N.B.: I wish to thank Dan Milton for calling my attention to the WaPo ad.
[Guest post by Victor Mair.]
[Note by myl: I see that the inverse of Mr. Yen's thinking, namely concern about the associations evoked by the Chinese characters used to transliterate foreign (brand) names, is common. The novelty here is a sort of virtualized version of this idea -- worrying about what might happen if ordinary English words (like Chinese) were transliterated back into Putonghua, with the most perverse possible choice of characters to implement the transliteration.]
[Randy Alexander wrote from Changchun in China to suggest that if negative cross-language sound associations must be avoided, some very basic parts of the Chinese vocabulary might need replacement:
Yes = shi4 (sounds like "shit")
No = bu2 shi4 (sounds like "bullshit")
I had never thought about those words like that until I was on a tour bus (in China in 1993) with some non-Chinese doctors, and one of them said to me that she thought her ten-year-old son should study Chinese. I told her I thought it was a great idea, having started studying it myself. She asked me how to say "yes" and "no", and then quickly changed her mind.
For other concerns of this kind, see " Interlingual taboos", 3/12/2007.]
[RP, who is a patent lawyer, wrote:
I am so glad someone wrote about that ad. I found it fascinating and was wondering if LL would address it and the odd linguistic claims. I know just enough Chinese to have seen that it was pretty bogus, but I was glad to see a more nuanced explanation of how bogus.
I notice that Prof.. Mair questions the trademark status of LONG TIME (as did I when reading the ad). It turns out that Fuvilliage Industry of Taiwan does indeed have a registration for LONG TIME in conjunction with the characters long de shi dai. The registration is for clocks, watches, etc. and also for clothing. Unfortunately, links to the USPTO trademark database don't work due to the nature of the search interface, so I can't point you to it directly. If you would like to confirm, the search facility is fairly easy to use (www.uspto.gov; select "Trademarks", then "Search Trademarks" and I think the searching will be intuitive from there). Fuvilliage also has SEA SUNSHINE for eyeglass lenses by the way.

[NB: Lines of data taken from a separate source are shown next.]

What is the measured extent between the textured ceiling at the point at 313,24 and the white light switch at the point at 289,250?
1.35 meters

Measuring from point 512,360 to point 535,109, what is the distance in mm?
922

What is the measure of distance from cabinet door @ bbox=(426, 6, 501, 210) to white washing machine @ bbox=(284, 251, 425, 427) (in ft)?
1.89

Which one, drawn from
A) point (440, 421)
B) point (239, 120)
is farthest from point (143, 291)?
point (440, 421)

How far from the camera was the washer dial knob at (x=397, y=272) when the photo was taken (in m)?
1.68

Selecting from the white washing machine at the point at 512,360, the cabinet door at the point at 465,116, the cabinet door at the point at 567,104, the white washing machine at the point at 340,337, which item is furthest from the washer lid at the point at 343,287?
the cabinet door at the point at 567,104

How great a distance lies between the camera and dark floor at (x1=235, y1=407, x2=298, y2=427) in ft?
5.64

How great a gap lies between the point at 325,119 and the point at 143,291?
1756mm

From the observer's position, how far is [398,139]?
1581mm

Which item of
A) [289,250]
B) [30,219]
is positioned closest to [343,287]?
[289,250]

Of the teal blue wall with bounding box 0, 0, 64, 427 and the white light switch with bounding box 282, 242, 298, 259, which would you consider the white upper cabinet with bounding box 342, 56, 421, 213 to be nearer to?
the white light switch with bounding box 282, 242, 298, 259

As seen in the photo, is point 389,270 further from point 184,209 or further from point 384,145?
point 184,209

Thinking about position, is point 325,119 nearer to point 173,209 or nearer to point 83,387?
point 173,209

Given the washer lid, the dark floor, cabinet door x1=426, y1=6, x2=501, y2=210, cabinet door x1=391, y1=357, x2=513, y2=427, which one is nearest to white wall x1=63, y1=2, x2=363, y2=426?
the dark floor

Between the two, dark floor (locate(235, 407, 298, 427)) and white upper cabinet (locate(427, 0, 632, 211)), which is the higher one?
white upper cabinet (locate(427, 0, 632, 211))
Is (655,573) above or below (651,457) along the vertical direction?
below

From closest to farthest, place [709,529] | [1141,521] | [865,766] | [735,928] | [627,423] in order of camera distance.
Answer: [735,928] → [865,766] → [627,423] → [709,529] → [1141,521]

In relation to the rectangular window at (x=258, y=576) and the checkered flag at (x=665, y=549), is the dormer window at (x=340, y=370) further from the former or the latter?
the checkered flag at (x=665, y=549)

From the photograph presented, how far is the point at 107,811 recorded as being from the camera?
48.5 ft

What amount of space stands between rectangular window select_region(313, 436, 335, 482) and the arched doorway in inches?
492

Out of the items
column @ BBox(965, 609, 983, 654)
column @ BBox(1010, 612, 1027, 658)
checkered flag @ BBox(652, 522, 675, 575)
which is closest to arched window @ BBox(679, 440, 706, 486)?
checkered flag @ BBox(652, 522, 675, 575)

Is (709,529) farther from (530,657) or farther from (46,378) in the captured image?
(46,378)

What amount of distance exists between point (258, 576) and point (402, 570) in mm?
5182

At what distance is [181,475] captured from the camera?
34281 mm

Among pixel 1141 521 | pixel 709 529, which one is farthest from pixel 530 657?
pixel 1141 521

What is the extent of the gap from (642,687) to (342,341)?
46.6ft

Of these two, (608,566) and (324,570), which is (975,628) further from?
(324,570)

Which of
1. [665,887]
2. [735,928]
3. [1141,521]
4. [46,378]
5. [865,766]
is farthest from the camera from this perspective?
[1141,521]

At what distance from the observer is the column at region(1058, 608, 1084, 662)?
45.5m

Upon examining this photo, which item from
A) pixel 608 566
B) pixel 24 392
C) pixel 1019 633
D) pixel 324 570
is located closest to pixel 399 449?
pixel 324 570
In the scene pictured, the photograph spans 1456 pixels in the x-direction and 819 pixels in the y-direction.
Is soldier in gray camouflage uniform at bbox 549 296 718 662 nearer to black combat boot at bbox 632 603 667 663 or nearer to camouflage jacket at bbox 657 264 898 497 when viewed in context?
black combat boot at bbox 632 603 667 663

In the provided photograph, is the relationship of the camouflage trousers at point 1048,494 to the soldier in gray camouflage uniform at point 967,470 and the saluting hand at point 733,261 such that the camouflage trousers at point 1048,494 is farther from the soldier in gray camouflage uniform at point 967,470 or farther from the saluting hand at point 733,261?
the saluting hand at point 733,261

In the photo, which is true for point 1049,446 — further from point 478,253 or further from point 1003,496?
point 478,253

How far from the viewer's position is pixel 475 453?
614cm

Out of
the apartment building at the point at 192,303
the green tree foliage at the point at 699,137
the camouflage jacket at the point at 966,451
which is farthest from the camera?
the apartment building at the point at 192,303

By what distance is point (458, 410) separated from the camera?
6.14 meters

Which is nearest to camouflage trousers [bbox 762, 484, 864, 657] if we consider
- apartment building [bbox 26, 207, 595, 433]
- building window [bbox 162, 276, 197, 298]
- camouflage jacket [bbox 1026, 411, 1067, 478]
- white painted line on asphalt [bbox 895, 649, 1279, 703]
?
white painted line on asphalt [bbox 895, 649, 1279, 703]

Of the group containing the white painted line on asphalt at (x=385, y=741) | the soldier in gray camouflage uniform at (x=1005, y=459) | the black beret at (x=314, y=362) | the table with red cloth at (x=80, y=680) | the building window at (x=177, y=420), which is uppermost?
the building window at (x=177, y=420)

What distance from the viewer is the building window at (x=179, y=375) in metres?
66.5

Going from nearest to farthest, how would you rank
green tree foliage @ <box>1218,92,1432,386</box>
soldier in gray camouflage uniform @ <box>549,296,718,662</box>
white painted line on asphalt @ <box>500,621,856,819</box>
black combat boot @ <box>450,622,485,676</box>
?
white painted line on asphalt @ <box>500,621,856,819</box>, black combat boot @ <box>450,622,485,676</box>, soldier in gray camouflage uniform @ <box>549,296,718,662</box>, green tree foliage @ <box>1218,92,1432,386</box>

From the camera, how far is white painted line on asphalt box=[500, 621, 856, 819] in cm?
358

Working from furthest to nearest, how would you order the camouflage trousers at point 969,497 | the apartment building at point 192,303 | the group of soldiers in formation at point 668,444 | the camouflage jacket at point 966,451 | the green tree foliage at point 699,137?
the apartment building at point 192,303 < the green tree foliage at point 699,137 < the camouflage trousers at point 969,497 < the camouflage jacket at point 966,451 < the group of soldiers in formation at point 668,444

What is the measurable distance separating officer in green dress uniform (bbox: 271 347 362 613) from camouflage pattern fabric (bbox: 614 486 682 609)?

Further on the subject of the Washington Post, we corresponded before on the page three Wordplay letters. I think I mentioned at the time that the Post also had an outlet for grammar hammers in the Free For All section every Saturday. You might have already seen this week's complaints on page three that included this funny letter (excerpted) "Finally, please, please, please keep those annoying English language psychopaths confined in their cage on the Free For All page of the Saturday edition. They'll ruin Page Three. Keep it warm and fuzzy all the way. Goodness knows -- especially here in D.C. -- we need all we can get."